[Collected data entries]
"""

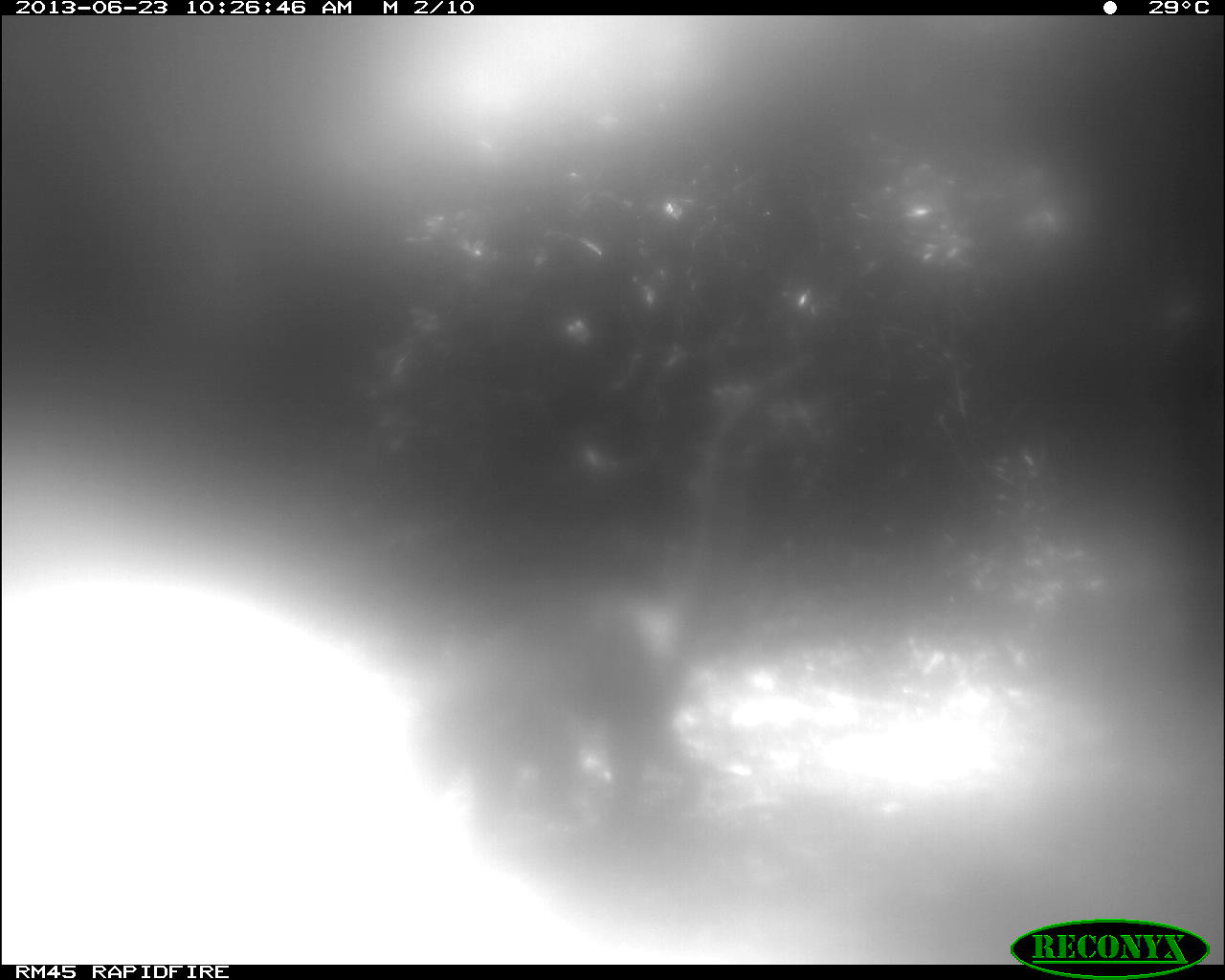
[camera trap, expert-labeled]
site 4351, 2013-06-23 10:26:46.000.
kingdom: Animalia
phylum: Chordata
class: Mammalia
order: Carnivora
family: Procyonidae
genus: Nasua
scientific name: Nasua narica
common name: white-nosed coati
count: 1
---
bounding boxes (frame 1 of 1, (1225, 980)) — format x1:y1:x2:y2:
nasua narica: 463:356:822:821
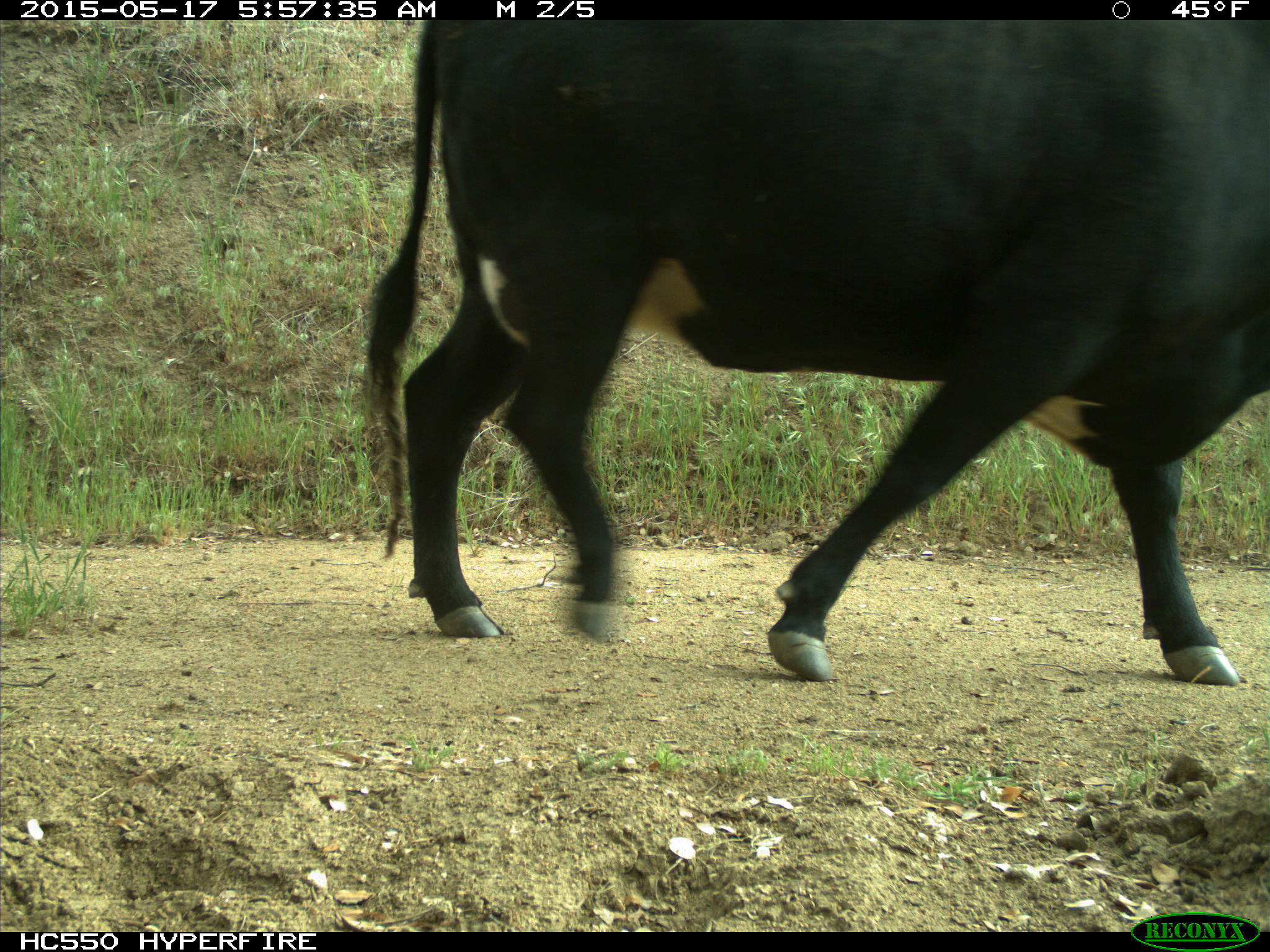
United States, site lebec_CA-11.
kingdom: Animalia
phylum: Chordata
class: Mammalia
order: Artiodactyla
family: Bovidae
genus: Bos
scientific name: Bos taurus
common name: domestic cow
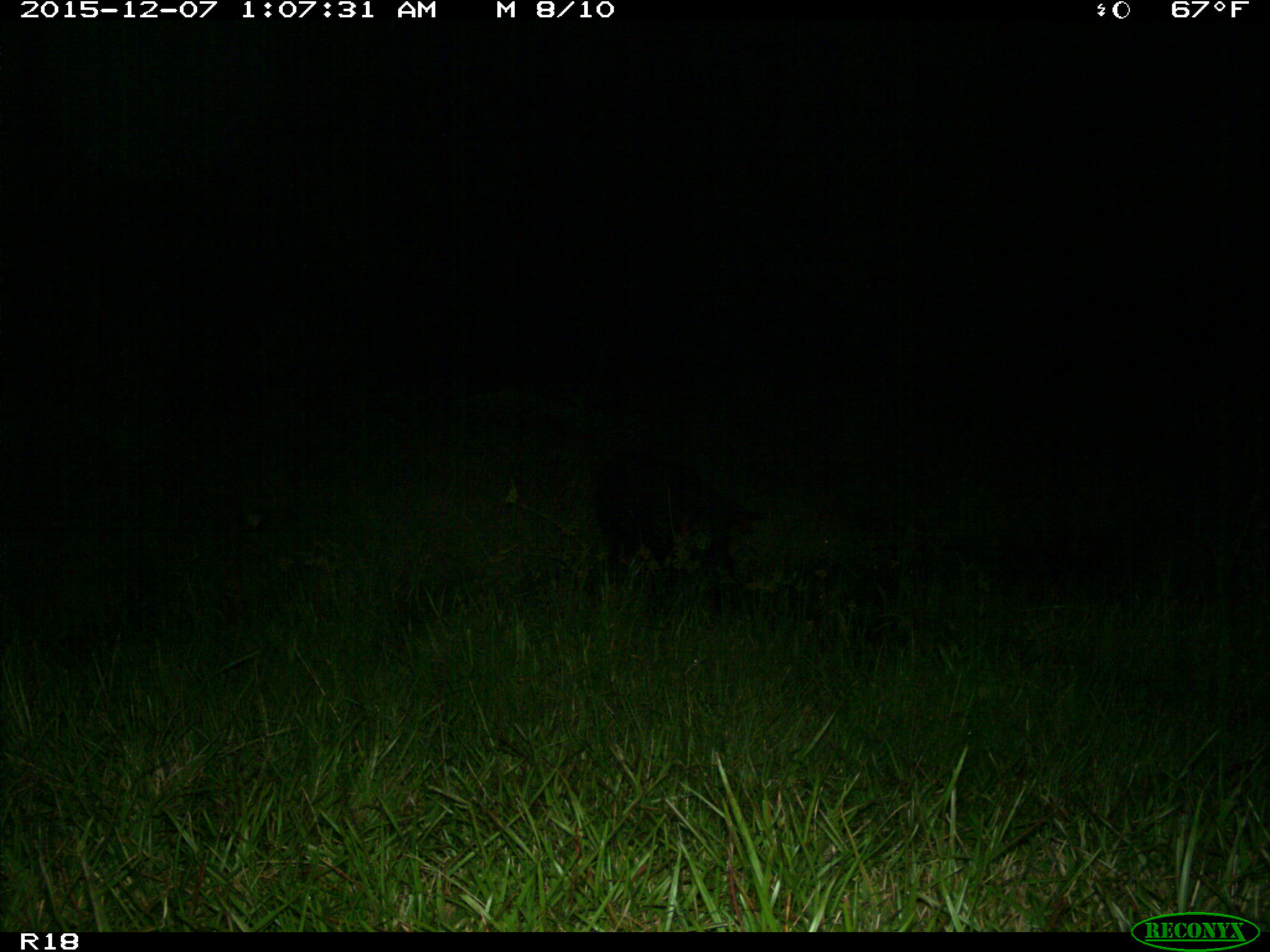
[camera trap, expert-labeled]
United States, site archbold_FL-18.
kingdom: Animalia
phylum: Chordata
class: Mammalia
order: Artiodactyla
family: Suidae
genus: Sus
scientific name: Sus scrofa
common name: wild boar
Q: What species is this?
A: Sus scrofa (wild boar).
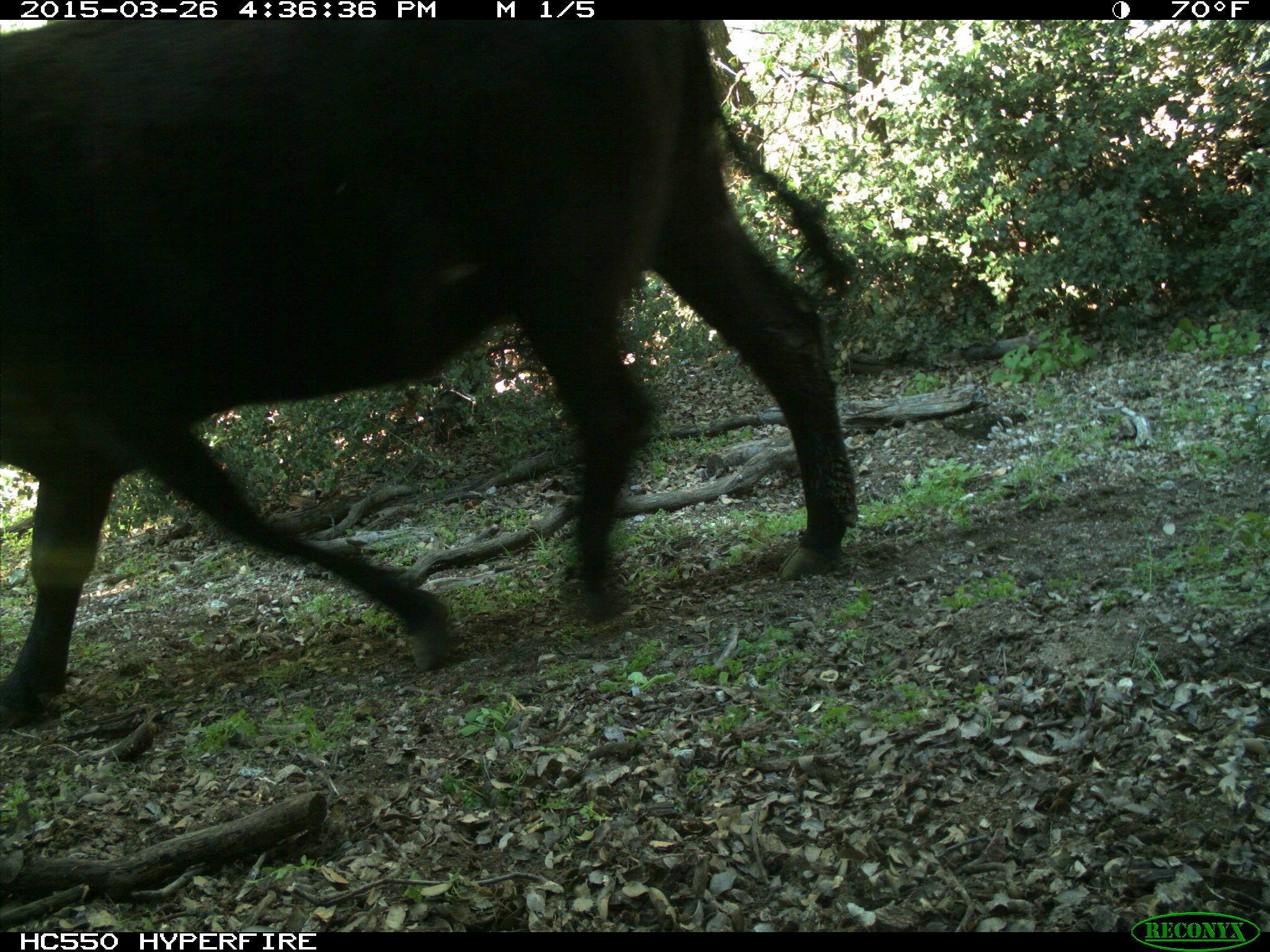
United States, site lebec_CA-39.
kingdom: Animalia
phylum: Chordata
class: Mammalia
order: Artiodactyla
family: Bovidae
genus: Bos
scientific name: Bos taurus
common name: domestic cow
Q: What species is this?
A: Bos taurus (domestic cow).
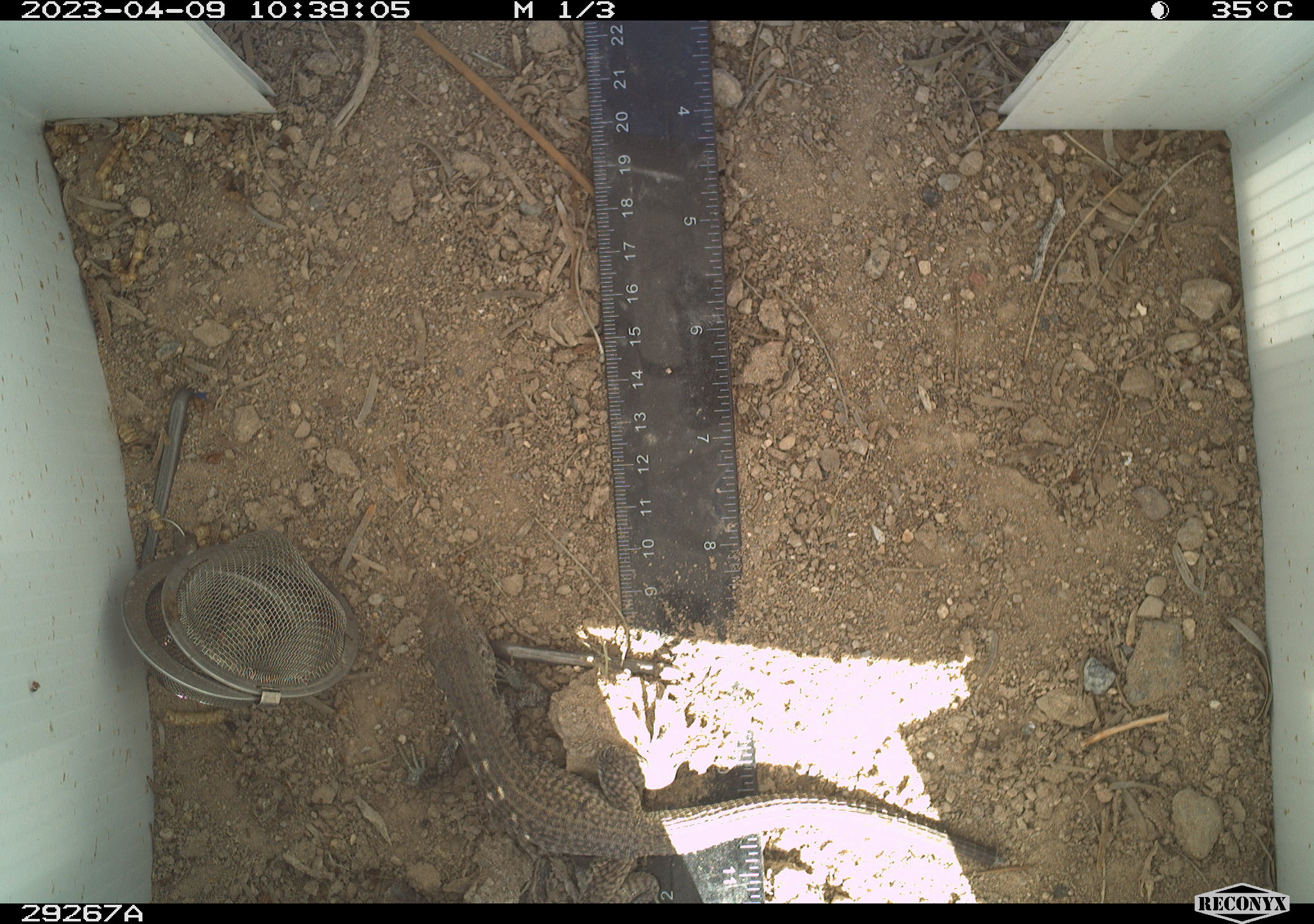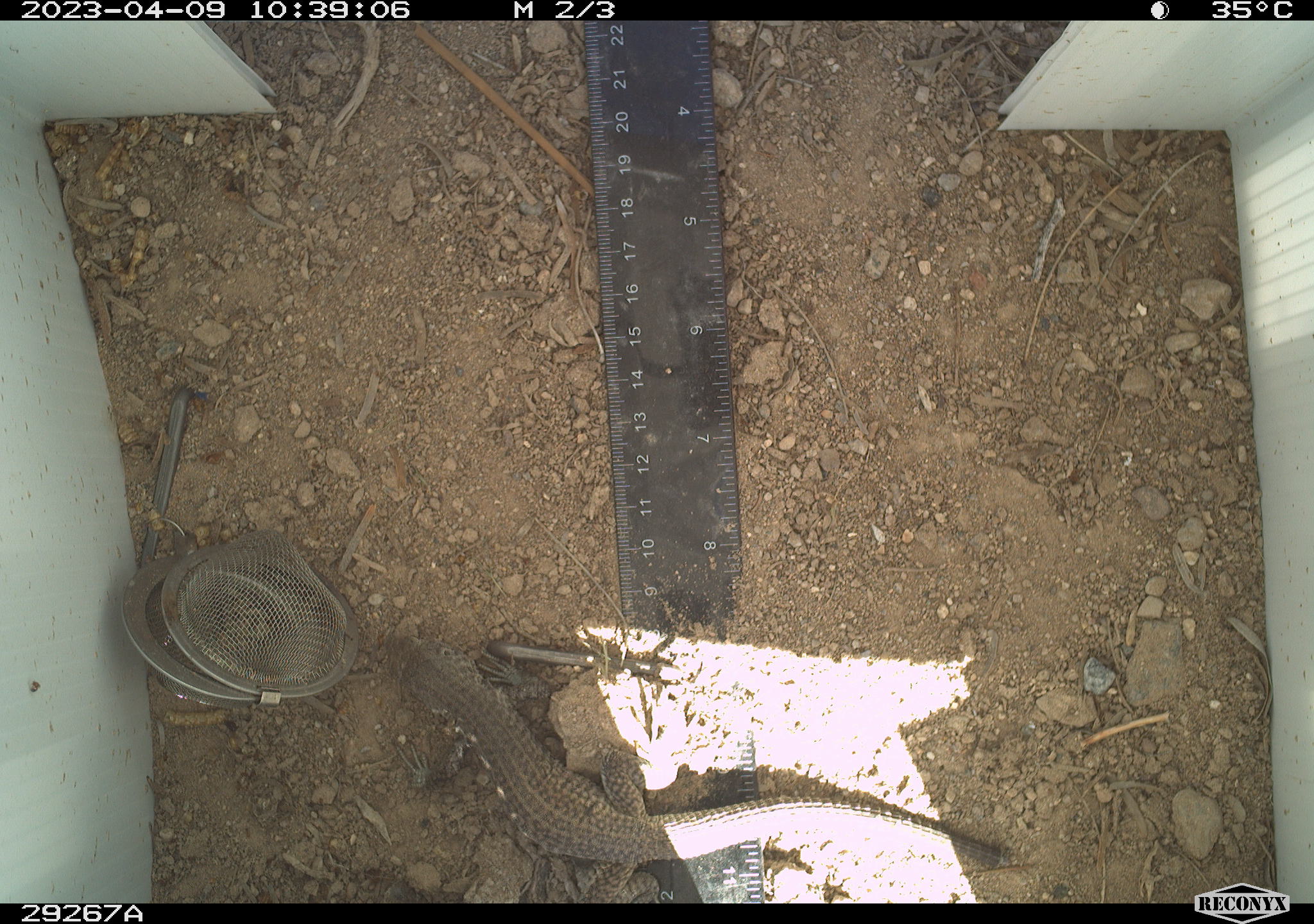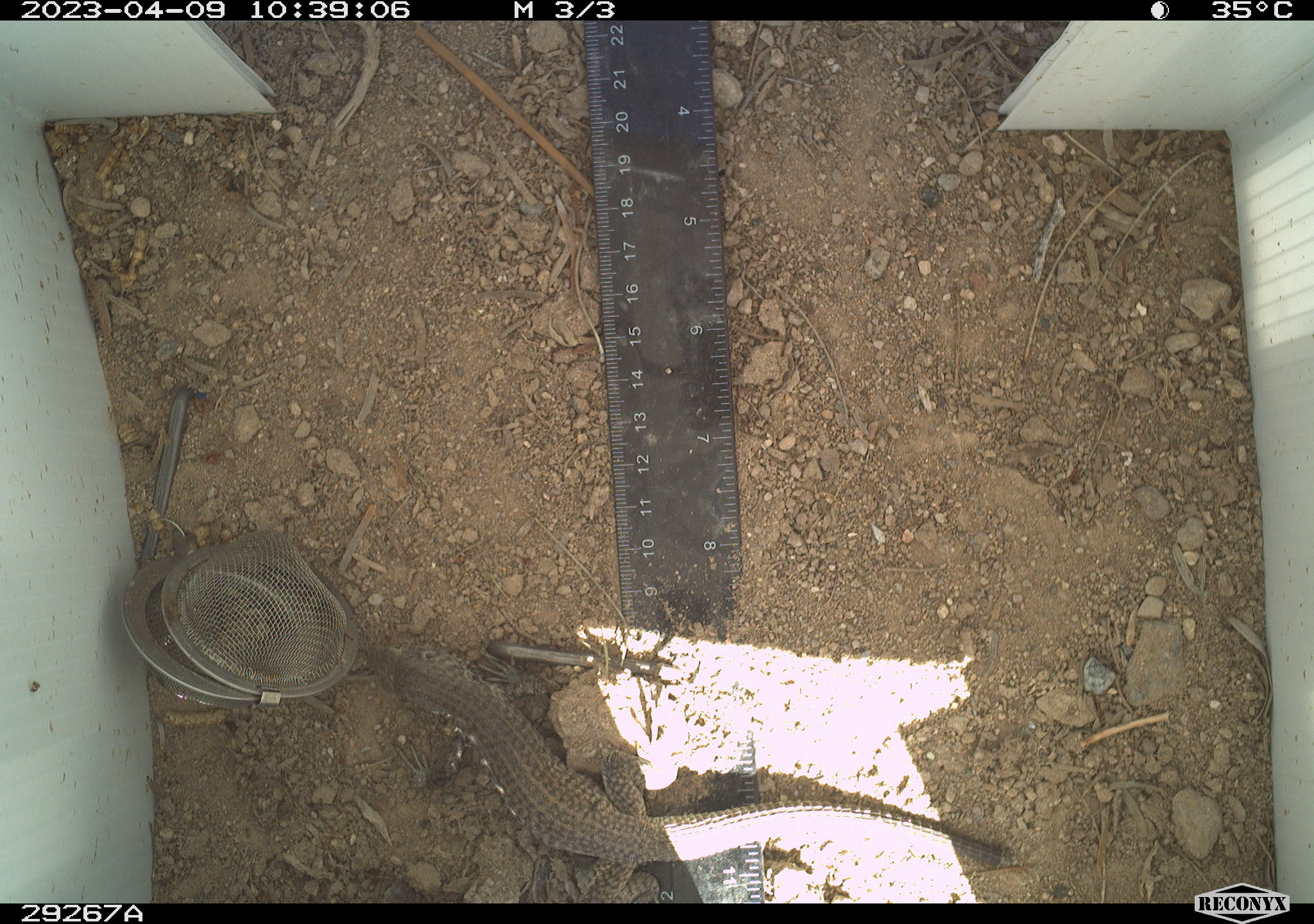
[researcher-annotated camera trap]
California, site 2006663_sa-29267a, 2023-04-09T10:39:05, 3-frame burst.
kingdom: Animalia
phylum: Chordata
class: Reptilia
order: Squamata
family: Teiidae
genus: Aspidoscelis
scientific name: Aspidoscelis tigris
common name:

"""

What you need to do: Transcribe the records above exactly, omitting every picture they contain.

Output for this task:
[camera trap, expert-labeled]
site 4351, 2013-06-23 10:26:46.000.
kingdom: Animalia
phylum: Chordata
class: Mammalia
order: Carnivora
family: Procyonidae
genus: Nasua
scientific name: Nasua narica
common name: white-nosed coati
count: 1
---
bounding boxes (frame 1 of 1, (1225, 980)) — format x1:y1:x2:y2:
nasua narica: 463:356:822:821
United States, site lebec_CA-11.
kingdom: Animalia
phylum: Chordata
class: Mammalia
order: Artiodactyla
family: Bovidae
genus: Bos
scientific name: Bos taurus
common name: domestic cow
[camera trap, expert-labeled]
United States, site archbold_FL-18.
kingdom: Animalia
phylum: Chordata
class: Mammalia
order: Artiodactyla
family: Suidae
genus: Sus
scientific name: Sus scrofa
common name: wild boar
Q: What species is this?
A: Sus scrofa (wild boar).
United States, site lebec_CA-39.
kingdom: Animalia
phylum: Chordata
class: Mammalia
order: Artiodactyla
family: Bovidae
genus: Bos
scientific name: Bos taurus
common name: domestic cow
Q: What species is this?
A: Bos taurus (domestic cow).
[researcher-annotated camera trap]
California, site 2006663_sa-29267a, 2023-04-09T10:39:05, 3-frame burst.
kingdom: Animalia
phylum: Chordata
class: Reptilia
order: Squamata
family: Teiidae
genus: Aspidoscelis
scientific name: Aspidoscelis tigris
common name:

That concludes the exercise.